Where do we stand at the UoR? Does our research-intensive University promote and support the scholarship of L&T and parity of esteem and opportunities for the staff delivering teaching excellence? The current University Learning and Teaching Strategy suggests a positive answer, with ‘scholarship’ and ‘staff recognition’ stressed as a key priority.
It is also encouraging to see an active and growing Community of Practice of University Teaching Fellows (UTF), ‘teaching enthusiasts who are not only committed to teaching innovation and excellence, but to continuing professional development of themselves and their colleagues’ (see ‘University Teaching Fellows – A Growing Community‘ blog)
The University clearly recognises and rewards staff for their outstanding contributions to L&T through a number of schemes. However, in our view, even more could be done. For example, the career progression of Teaching Fellows could be better supported. At the moment, in the University Framework of Academic and Research (A&R) Role Profiles, * Teaching Fellows are placed on grade 6 regardless of their academic background and level of expertise. They are included in the A&R job family for illustrative purposes, but this does not make them ‘academics’. The ‘proper’ academic role profiles start at grade 7 and include both T&R activities, while the profile for grade 6 is split into Research Fellow and Teaching Fellow roles.
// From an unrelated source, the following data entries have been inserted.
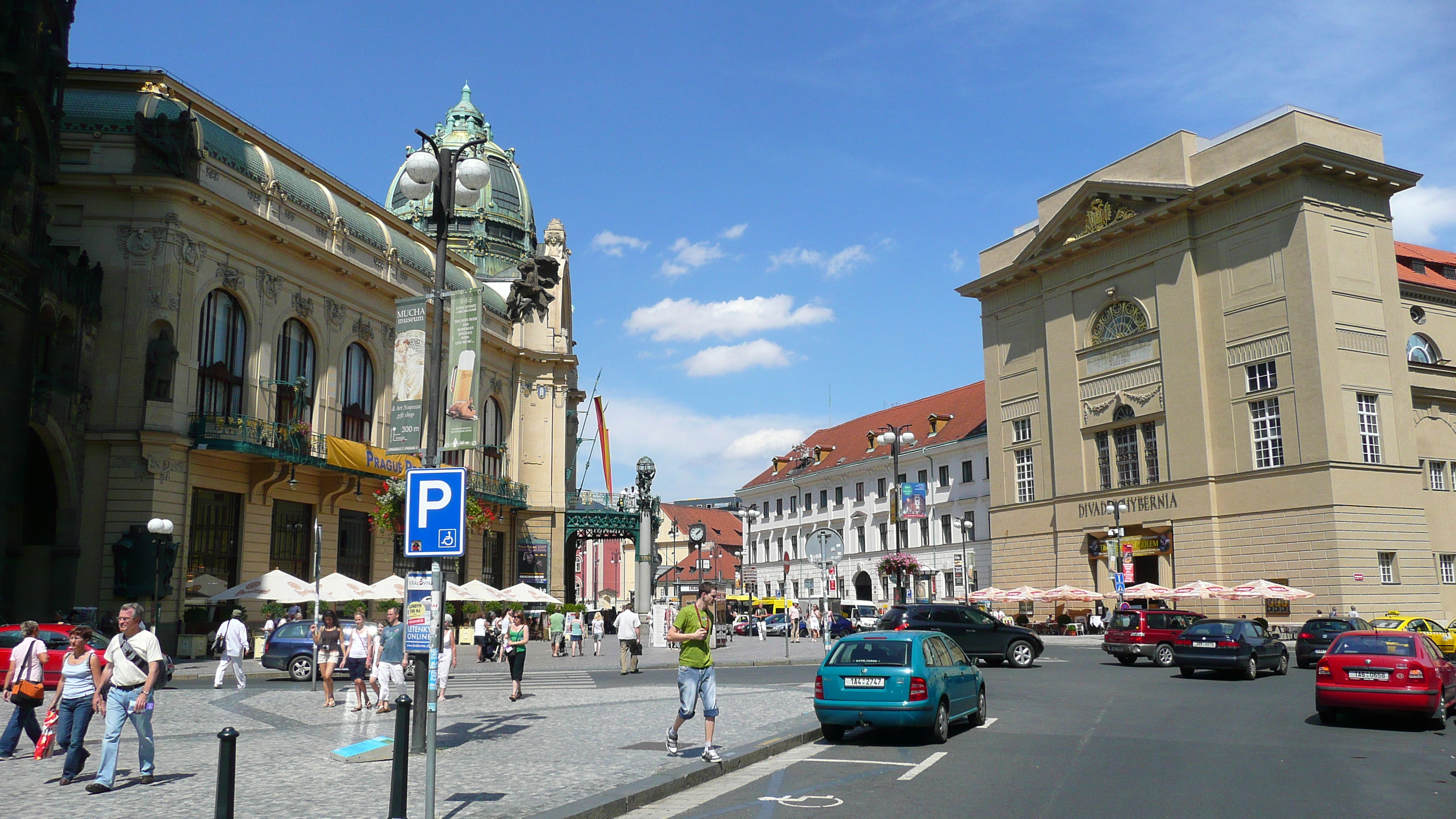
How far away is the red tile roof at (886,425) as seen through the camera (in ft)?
237

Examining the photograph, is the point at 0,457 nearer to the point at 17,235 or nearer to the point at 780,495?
the point at 17,235

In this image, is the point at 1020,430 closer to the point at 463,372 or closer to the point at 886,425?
the point at 886,425

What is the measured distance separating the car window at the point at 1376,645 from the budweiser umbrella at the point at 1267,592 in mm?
24934

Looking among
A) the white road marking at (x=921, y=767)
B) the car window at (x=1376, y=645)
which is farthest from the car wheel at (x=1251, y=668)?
the white road marking at (x=921, y=767)

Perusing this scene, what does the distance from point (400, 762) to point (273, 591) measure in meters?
21.7

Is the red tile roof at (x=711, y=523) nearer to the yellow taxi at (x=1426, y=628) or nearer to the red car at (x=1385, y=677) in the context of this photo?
the yellow taxi at (x=1426, y=628)

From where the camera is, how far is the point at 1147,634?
30.2 metres

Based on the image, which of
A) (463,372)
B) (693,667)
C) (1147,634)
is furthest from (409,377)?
(1147,634)

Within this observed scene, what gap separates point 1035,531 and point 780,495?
3611cm

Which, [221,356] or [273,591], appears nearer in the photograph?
[273,591]

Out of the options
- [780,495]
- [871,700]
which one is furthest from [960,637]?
[780,495]

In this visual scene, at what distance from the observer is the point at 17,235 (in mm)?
27188

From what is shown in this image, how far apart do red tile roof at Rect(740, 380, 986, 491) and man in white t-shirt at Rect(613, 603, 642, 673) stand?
4411 cm

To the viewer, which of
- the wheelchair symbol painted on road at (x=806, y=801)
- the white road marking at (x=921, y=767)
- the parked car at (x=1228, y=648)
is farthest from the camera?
the parked car at (x=1228, y=648)
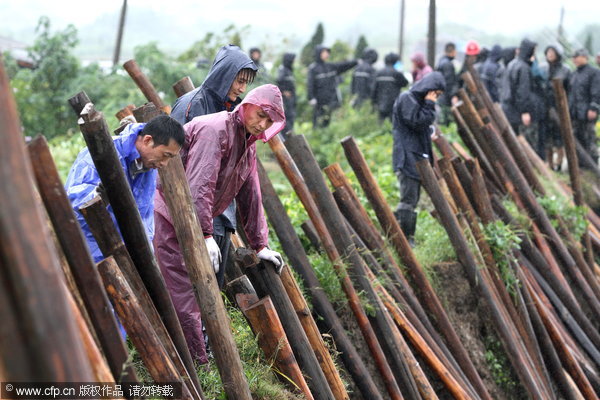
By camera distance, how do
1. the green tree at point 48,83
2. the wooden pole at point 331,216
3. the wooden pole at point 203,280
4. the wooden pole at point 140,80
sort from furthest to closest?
the green tree at point 48,83, the wooden pole at point 140,80, the wooden pole at point 331,216, the wooden pole at point 203,280

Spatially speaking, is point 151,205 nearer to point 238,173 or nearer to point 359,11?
point 238,173

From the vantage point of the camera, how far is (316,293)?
17.3 feet

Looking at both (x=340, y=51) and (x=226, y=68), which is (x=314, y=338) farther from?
(x=340, y=51)

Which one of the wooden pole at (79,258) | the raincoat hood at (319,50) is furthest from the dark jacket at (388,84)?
the wooden pole at (79,258)

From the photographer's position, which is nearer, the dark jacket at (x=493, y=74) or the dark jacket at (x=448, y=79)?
the dark jacket at (x=493, y=74)

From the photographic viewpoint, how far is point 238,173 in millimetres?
4457

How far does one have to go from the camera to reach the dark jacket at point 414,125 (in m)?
7.18

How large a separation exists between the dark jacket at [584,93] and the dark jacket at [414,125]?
457cm

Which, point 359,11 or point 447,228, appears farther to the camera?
point 359,11

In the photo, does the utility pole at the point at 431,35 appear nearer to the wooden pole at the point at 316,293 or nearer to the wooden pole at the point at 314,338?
the wooden pole at the point at 316,293

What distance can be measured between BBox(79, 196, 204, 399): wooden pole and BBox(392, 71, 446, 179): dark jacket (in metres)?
4.05

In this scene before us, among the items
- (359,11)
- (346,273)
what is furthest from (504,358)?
(359,11)

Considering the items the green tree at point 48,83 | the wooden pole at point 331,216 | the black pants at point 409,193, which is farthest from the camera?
the green tree at point 48,83

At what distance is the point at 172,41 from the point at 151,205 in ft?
294
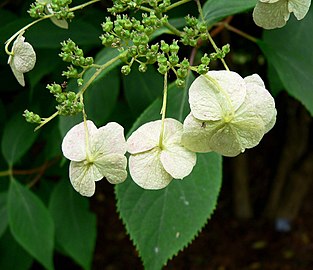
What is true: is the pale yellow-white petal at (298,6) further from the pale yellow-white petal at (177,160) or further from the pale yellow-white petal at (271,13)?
the pale yellow-white petal at (177,160)

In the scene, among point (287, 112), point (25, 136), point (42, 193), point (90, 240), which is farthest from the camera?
point (287, 112)

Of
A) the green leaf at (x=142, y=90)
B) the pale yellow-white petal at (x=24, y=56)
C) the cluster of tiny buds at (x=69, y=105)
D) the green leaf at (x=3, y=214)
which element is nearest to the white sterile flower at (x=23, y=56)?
the pale yellow-white petal at (x=24, y=56)

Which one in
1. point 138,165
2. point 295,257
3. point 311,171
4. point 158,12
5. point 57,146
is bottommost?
point 295,257

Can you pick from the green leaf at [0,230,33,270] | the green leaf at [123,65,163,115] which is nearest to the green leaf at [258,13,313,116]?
the green leaf at [123,65,163,115]

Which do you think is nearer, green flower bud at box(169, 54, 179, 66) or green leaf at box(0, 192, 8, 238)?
green flower bud at box(169, 54, 179, 66)

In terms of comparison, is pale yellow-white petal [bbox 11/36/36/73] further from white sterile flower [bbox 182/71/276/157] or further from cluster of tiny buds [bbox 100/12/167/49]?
white sterile flower [bbox 182/71/276/157]

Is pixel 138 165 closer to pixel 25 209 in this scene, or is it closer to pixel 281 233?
pixel 25 209

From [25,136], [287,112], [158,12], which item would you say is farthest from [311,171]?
[158,12]
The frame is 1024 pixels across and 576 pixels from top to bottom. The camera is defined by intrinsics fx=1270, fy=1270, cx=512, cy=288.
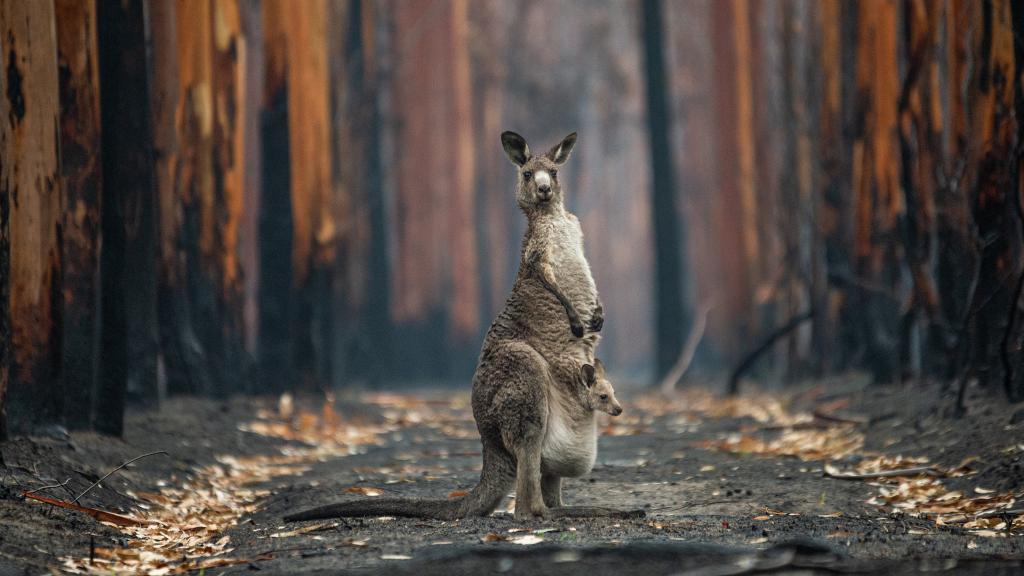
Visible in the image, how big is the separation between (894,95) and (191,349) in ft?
23.7

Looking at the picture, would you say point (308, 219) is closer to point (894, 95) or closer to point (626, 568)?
point (894, 95)

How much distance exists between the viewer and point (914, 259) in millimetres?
10484

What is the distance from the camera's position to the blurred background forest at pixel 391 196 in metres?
8.59

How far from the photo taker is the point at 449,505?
22.2 feet

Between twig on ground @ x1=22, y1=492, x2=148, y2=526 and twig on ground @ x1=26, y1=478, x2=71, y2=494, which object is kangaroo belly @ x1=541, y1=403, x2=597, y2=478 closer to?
twig on ground @ x1=22, y1=492, x2=148, y2=526

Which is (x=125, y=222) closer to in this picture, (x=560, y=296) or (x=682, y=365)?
(x=560, y=296)

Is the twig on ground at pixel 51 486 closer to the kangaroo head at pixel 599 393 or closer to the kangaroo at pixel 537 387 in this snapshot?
the kangaroo at pixel 537 387

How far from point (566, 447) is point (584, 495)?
157 cm

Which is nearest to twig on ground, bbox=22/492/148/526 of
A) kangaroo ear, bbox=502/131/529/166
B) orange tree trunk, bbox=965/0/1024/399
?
kangaroo ear, bbox=502/131/529/166

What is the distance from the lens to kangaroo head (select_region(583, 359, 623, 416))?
6.49 m

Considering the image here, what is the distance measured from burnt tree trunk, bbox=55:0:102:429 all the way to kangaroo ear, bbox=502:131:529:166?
3.14m

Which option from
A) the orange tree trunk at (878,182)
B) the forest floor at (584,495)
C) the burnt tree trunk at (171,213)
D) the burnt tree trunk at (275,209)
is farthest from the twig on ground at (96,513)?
the burnt tree trunk at (275,209)

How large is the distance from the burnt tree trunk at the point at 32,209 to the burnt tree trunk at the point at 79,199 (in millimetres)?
180

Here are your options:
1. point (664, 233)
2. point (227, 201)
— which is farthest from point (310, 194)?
point (664, 233)
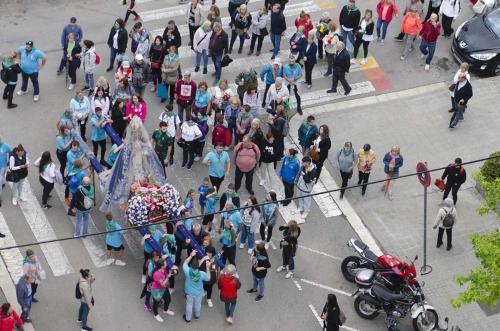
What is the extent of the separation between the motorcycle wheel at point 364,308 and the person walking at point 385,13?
9173 millimetres

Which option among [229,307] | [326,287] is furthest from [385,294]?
[229,307]

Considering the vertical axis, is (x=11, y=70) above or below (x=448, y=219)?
above

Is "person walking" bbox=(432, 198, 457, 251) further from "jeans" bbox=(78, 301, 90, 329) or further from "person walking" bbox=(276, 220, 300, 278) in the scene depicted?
"jeans" bbox=(78, 301, 90, 329)

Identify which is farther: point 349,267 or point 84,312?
point 349,267

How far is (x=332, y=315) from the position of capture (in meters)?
18.3

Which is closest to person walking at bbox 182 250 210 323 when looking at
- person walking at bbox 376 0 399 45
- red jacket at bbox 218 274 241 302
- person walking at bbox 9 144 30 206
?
red jacket at bbox 218 274 241 302

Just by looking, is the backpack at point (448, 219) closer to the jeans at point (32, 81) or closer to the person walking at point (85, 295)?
the person walking at point (85, 295)

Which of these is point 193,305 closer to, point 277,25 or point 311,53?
point 311,53

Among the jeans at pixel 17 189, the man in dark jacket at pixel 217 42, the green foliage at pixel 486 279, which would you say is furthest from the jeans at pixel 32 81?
the green foliage at pixel 486 279

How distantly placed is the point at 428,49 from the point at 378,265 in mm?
8091

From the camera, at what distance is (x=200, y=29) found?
24594mm

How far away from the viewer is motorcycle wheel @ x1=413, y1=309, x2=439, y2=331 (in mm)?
18922

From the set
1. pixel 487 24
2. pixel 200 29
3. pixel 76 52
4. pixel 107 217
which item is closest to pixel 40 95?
pixel 76 52

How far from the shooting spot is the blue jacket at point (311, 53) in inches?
962
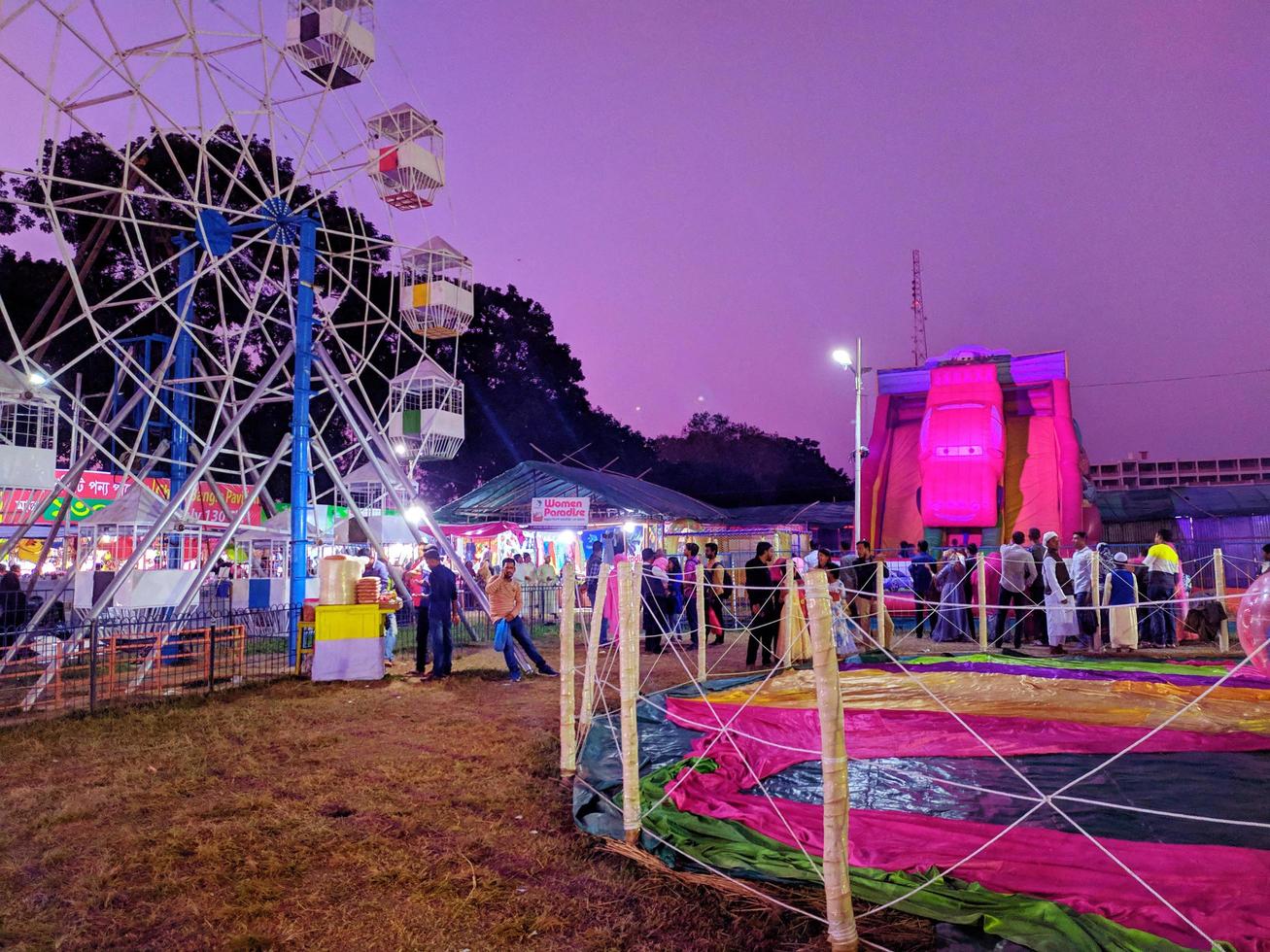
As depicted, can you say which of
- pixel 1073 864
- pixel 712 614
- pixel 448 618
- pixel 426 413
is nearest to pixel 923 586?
pixel 712 614

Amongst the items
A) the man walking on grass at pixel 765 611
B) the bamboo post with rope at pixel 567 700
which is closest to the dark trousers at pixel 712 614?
the man walking on grass at pixel 765 611

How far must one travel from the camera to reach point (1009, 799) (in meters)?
5.01

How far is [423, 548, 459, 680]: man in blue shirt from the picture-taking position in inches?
440

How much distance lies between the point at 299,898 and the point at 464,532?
18.8 m

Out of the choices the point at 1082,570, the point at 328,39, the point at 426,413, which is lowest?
the point at 1082,570

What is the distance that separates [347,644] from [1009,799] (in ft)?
28.5

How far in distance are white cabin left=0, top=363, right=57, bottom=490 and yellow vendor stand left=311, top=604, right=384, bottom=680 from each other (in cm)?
521

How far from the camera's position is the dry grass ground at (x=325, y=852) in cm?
366

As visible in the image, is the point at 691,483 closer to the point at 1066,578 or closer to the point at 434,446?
the point at 434,446

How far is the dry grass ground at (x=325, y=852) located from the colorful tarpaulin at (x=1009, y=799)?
0.47 m

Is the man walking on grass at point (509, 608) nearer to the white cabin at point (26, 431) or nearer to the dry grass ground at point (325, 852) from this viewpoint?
the dry grass ground at point (325, 852)

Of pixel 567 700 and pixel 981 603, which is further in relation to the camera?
pixel 981 603

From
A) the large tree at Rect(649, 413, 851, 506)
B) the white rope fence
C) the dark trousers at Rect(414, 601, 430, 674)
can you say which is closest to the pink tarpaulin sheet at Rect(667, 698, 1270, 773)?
the white rope fence

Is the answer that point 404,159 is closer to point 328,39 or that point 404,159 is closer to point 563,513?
point 328,39
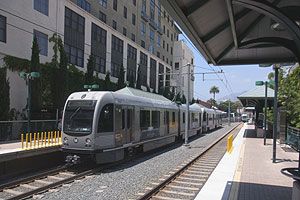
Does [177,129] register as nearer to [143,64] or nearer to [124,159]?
[124,159]

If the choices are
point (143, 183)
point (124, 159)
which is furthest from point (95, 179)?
point (124, 159)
Rather than delving here into the implications of this approach with regard to career progression of Teaching and Research Fellows, we refer to two documents. The first is a recent report of the HEA, ‘Rebalancing promotion in the HE sector: is teaching excellence being rewarded?’, which critically analyses promotion policies in British universities; and the second is the ‘National Library of Academic Role Profiles’, set up by the Universities and Colleges Employers Association (UCEA) – of which the UoR is a member – that outlines five levels for the teaching-only career path**.
We wonder if, at the UoR, alongside a Community of Practice of University Teaching Fellows (UTF), there might also be the need for a similar – informal, loosely structured – yet wider and open network of colleagues with teaching-focussed roles interested in not only enhancing student learning through excellent teaching and sharing of good practice, but also in discussing and developing the concept and the practice of ‘scholarship’, including its operationalisation and recognition, and the role of teaching-focussed academics at the UoR. This local network could link up with the wider national network that has emerged from the Durham conference and would naturally be an interlocutor for those engaged with L&T at strategic and operational level. We trust that our initiative would receive support from our senior colleagues, as this would be a further demonstration of the University’s commitment to L&T.
To learn more about the Teaching-Focussed Academic Staff Network, visit: http://community.dur.ac.uk/teachingfellow.network/
* These role profiles were created by the UoR in 2014.
** The ‘National Library of Academic Role Profiles is part of the 2006 Framework Agreement for the Modernisation of Pay Structures, agreed by the Association of Universities and Colleges Employers, and Associations of Universities and Colleges Unions.